_TEXT PROVIDED:_
In an extract from Me, My Bike and a Street Dog Called Lucy, Ishbel Holmes describes her arrival at the Syrian border .
It had taken us 1,120 hard kilometres to arrive at this moment, and I took the time to snap the standard selfie against the Hatay welcome sign. I felt ecstatic and celebratory. But that feeling didn’t last, for it didn’t take long to see the first signs of war.
I knew there was a war close by, but cycling past a Syrian Refugee Camp took me by surprise. It wasn’t like those you saw on television. They, I later found out, had been full for some time, and so refugees were making their own camps, which farmers allowed on their land in exchange for labour. The refugees had tents for shelter but neither running water nor toilet facilities.
Ishbel and Lucy reach the Hatay welcome sign © Ishbel Holmes
A group of children ran through the camp to reach me on the road, and I stopped, allowing them to catch up with me. Their small faces were streaked with mud, their clothes were tattered rags, and some wore no shoes. I said hello with a lump in my throat, shocked at seeing children so dirty. I had never seen such insufferable conditions. This was the first time children had completely ignored Lucy. Instead, they formed a queue and held out their hands, smiling at me. This broke my heart. I didn’t have any money on me, not even change. I put my feet down on the pedals and cycled away with the children chasing after me, hands still held out in front of them. I decided I would stop at the next bank I passed to withdraw money. I never wanted to be in that position again.
I passed countless wedding dress shops. Men from all over Turkey came to Hatay to buy their second and third wives. Agents introduced prospective buyers to women desperate for safety. Such a booming business from the war resulted in towns being crammed full of these shops to service the human trafficking.

_DIRECTION A:_
In the records, replace "further" with "farther", beginning at the line that has "From among the" and stopping after the last line of the records. Give those lines again with everything else unchanged, and leave the pictures out.

_SOURCE MATERIAL:_
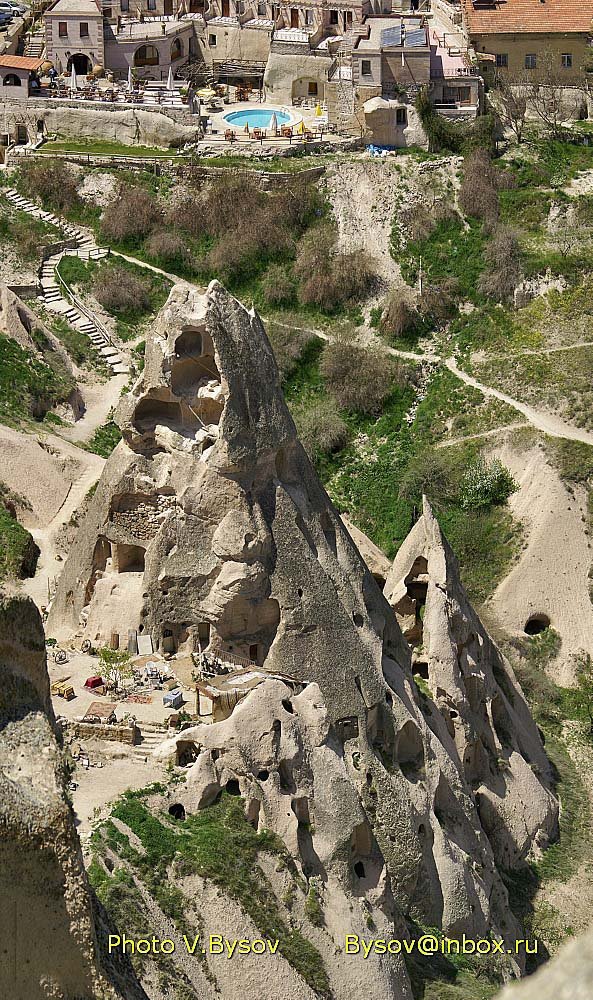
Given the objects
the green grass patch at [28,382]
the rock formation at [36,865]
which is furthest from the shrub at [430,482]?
the rock formation at [36,865]

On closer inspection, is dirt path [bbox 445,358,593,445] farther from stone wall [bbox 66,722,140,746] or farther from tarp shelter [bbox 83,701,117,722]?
stone wall [bbox 66,722,140,746]

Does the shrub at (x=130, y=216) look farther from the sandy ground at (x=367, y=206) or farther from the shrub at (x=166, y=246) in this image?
the sandy ground at (x=367, y=206)

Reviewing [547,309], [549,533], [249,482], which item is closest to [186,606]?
[249,482]

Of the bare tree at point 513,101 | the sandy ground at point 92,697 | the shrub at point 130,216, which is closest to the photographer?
the sandy ground at point 92,697

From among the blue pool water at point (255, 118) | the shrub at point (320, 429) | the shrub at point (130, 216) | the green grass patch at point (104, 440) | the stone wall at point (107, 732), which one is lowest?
the shrub at point (320, 429)

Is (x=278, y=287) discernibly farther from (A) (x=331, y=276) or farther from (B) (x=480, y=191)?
(B) (x=480, y=191)

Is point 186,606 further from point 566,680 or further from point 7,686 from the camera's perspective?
point 566,680
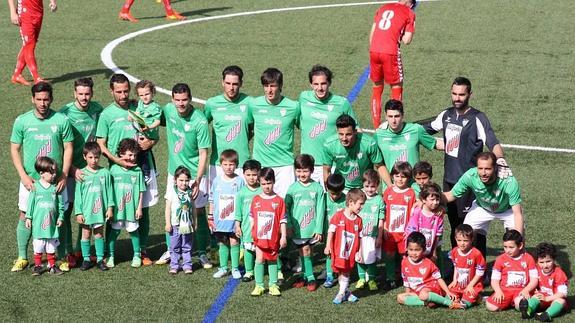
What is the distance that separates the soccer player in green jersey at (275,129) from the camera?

_DIRECTION B:_
According to the extract about cycling to the Syrian border, what did the refugees in their self-made camps lack?

_TASK ANSWER A:_
From among the blue pool water at point (255, 118) | the shrub at point (320, 429) | the shrub at point (130, 216) | the green grass patch at point (104, 440) | the stone wall at point (107, 732), which one is lowest?
the shrub at point (320, 429)

Is (x=278, y=287) discernibly farther from (A) (x=331, y=276) or farther from (B) (x=480, y=191)?
(B) (x=480, y=191)

Is point 186,606 farther from point 566,680 or farther from point 7,686 from the camera's perspective?
point 566,680
What is the distance that separates the soccer player in green jersey at (275,129) from the camera?

_TASK ANSWER B:_
They had neither running water nor toilet facilities.